A master node (a single, non-GPU instance) manages the cluster, provisioning and terminating agent nodes dynamically as new workloads are started by users. The master stores metadata in an external database; using AWS Aurora or RDS is recommended. Users interact with the cluster by using a CLI or visiting the WebUI hosted on the master. Nodes in the cluster communicate with one another over a Virtual Private Cloud (VPC); users interact with the master via a designated external port configured during installation.

Diagram showing Determined Cloud Deployment Architecture on AWS

Following the diagram, a standard execution would be:

  1. User submits experiment to master

  2. Master creates one or more agents (depending on experiment) if they don’t exist

  3. Agent accesses required data, images, etc.

  4. Agent completes experiment and communicates completion to master

  5. Master shuts down agents that are no longer needed

This section provides details on the core resources, which are required to run Determined, and peripheral resources, which are optionally configurable based on user requirements.

Core Resources#

  • Master Node: A single EC2 instance that:

    • hosts the Determined WebUI where users monitor their experiments

    • responds to commands from the Determined CLI

    • schedules workloads

    • manages other EC2 instances (agents) that run experiments

  • Agent Node(s): For most Determined clusters in AWS, the number of agents varies with the volume and type of workloads currently running. All agents are managed by the master and users do not have to interact with them directly. For more information on scaling clusters, or dynamic agents, see Elastic Infrastructure.
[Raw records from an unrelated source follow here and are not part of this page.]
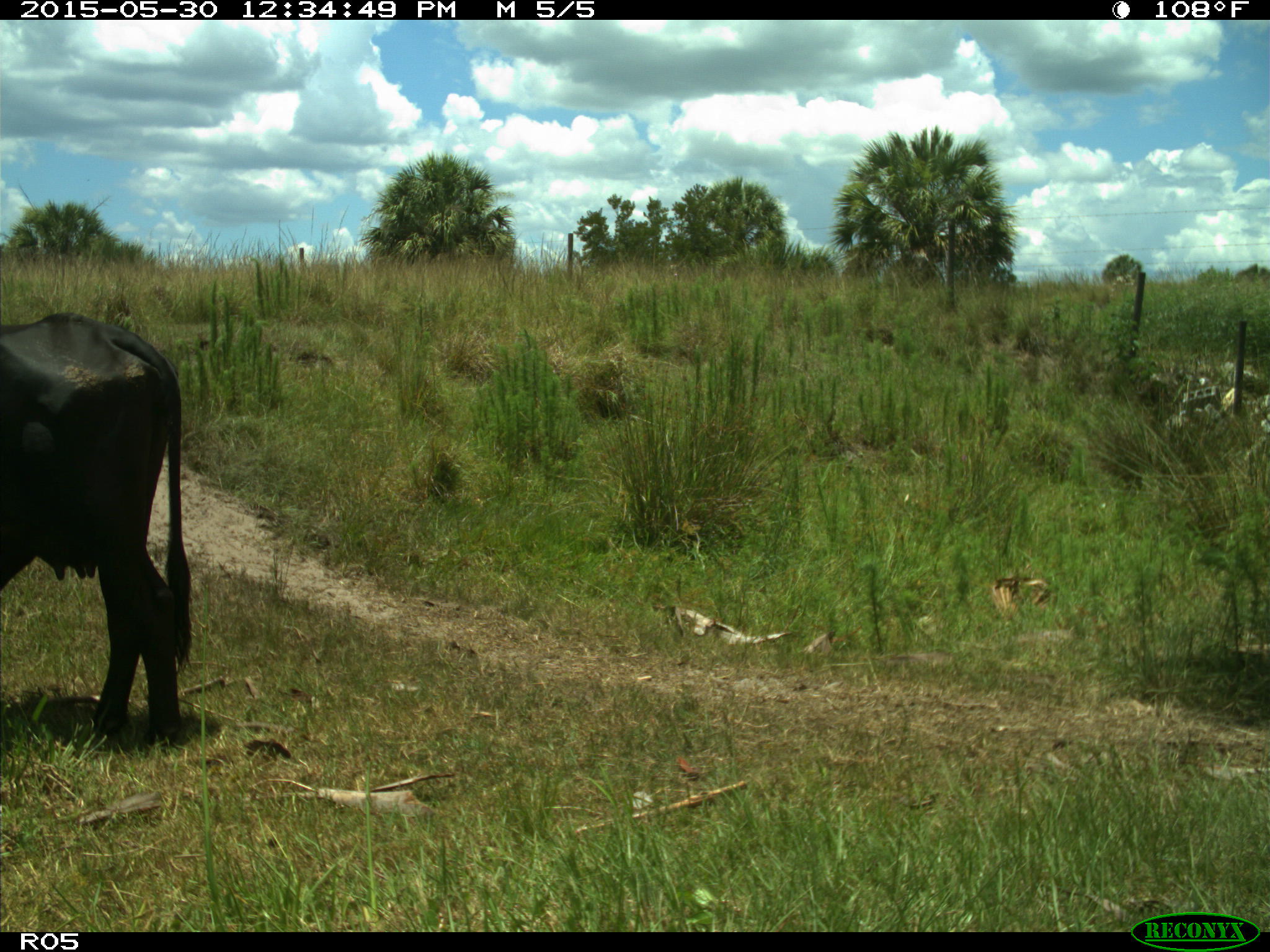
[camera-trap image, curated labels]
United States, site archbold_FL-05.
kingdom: Animalia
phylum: Chordata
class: Mammalia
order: Artiodactyla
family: Bovidae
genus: Bos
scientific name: Bos taurus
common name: domestic cow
Bos taurus (domestic cow).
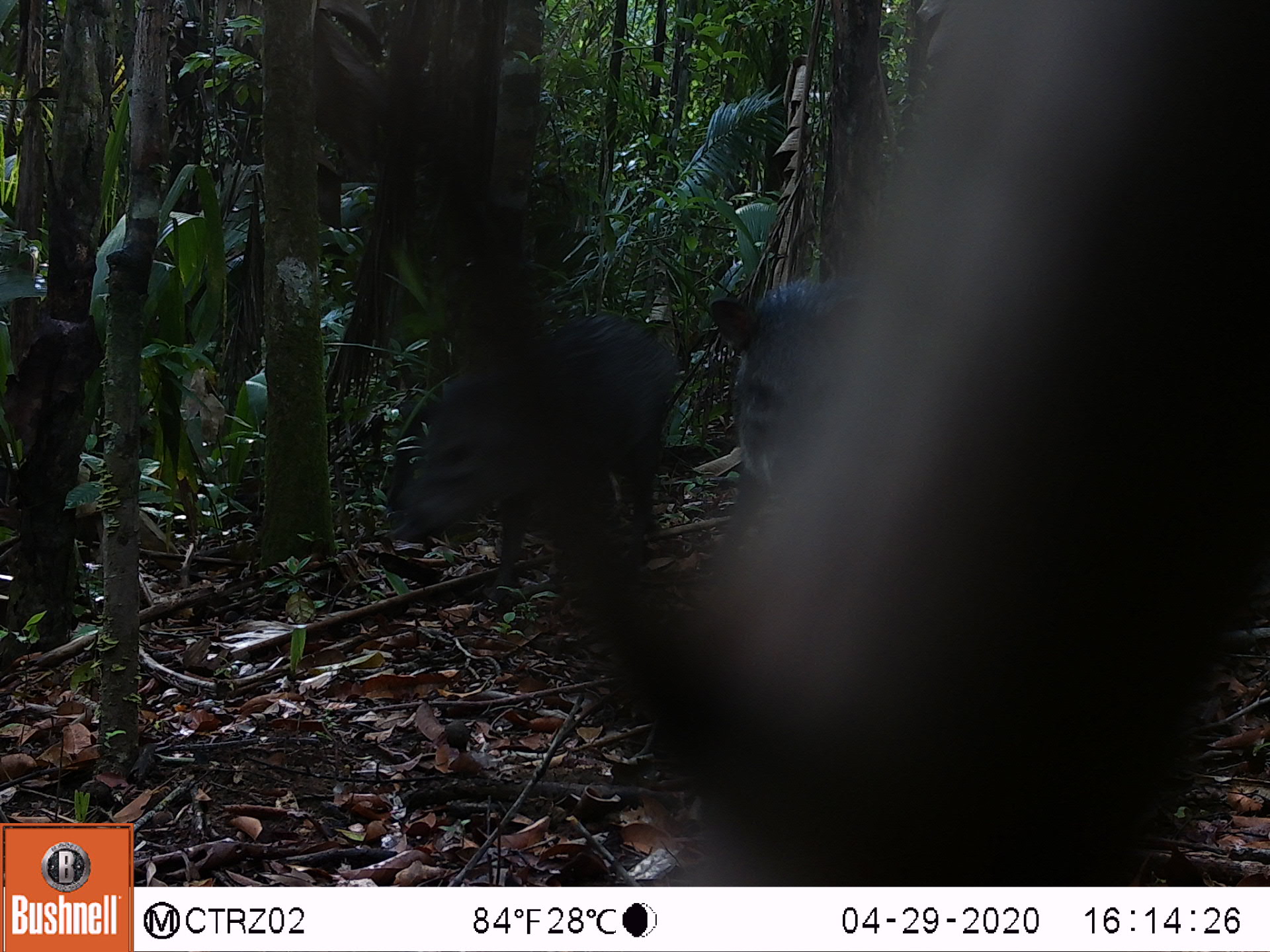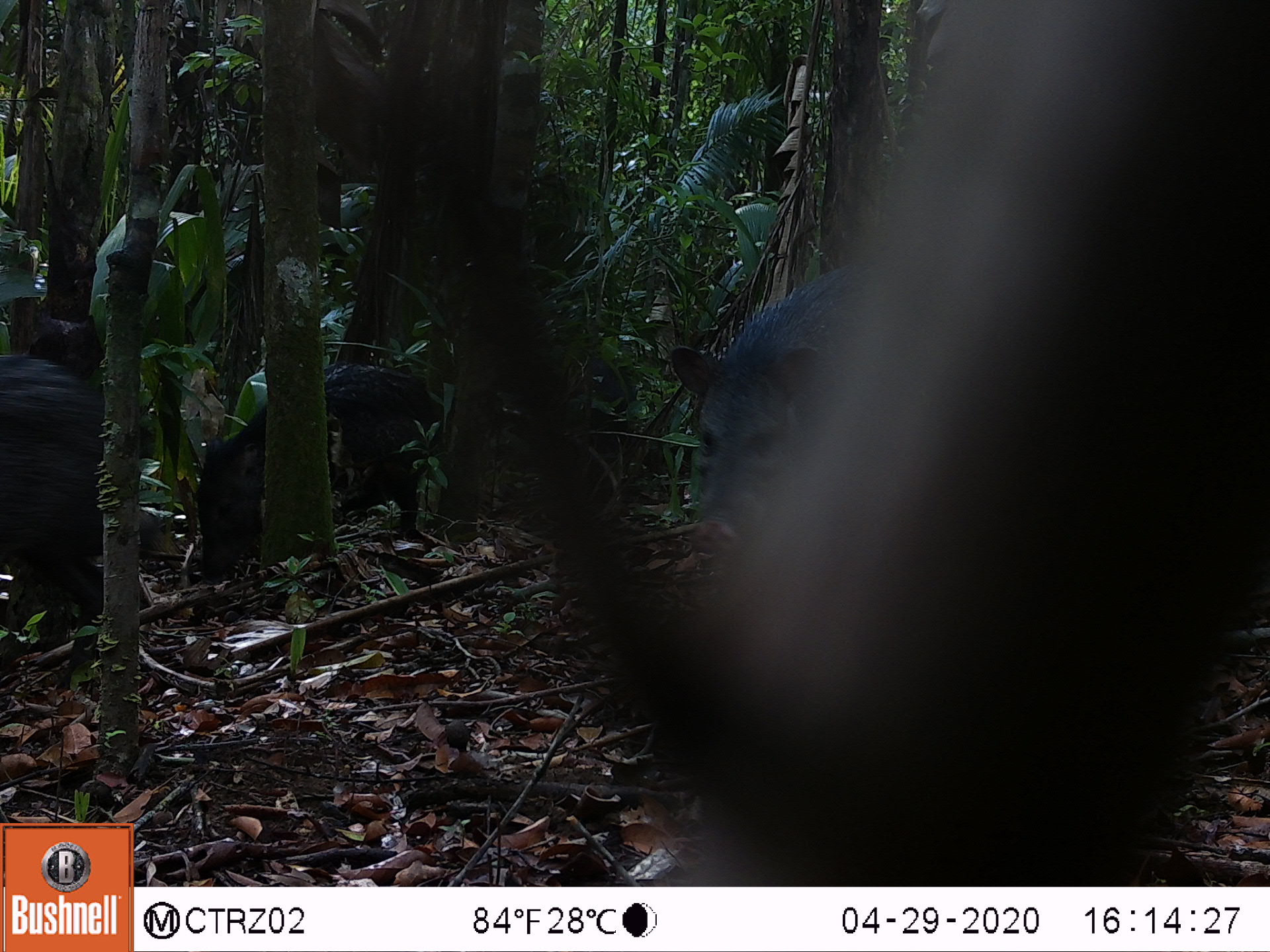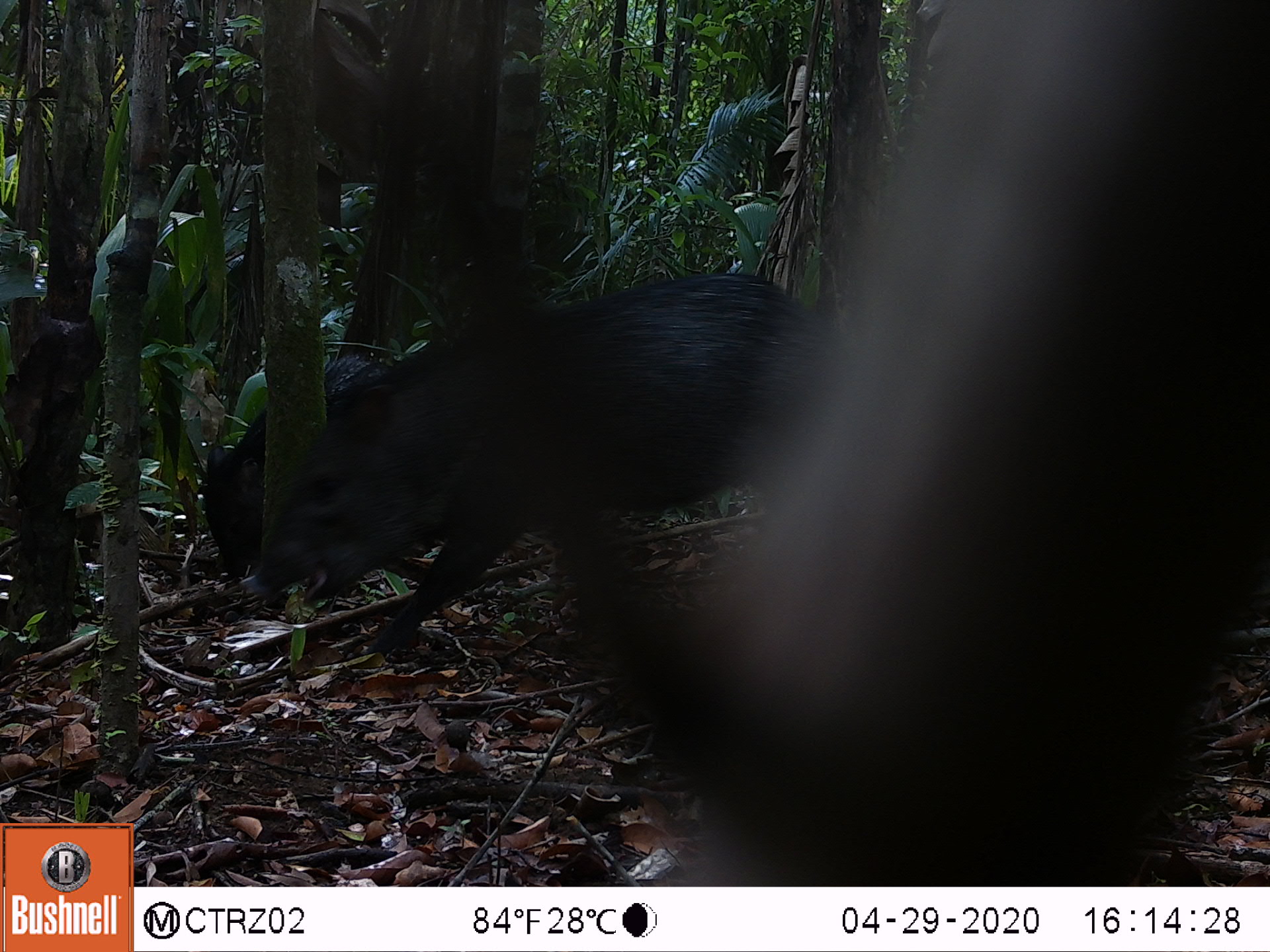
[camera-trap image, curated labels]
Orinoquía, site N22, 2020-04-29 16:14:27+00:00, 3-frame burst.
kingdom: Animalia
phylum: Chordata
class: Mammalia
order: Artiodactyla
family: Tayassuidae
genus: Pecari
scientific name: Pecari tajacu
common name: collared peccary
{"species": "collared peccary (Pecari tajacu)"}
  • Database: Determined uses an Amazon Relational Database Service (Postgres) database to store metadata.

  • AWS Identity and Access Management (IAM): IAM roles are attached to the instances to manage the creation of compute (EC2) resources and access to Amazon Simple Storage Service (S3) buckets for checkpoints, TensorBoards, and other data storage as needed.

  • Security Groups: VPC Security Groups ensure that each node in the cluster can communicate with each other.

Periphery Resources#

  • Network/Subnetwork: The Determined cluster runs in an existing or newly created VPC.

  • Elastic IP: For production clusters, the master should have an associated elastic IP; otherwise, AWS automatically assigns an ephemeral IP.

  • Amazon Simple Storage Service (S3) Bucket: The Determined cluster can leverage an existing S3 bucket (assuming it has the correct associated permissions), or the CloudFormation script can create a bucket with the cluster.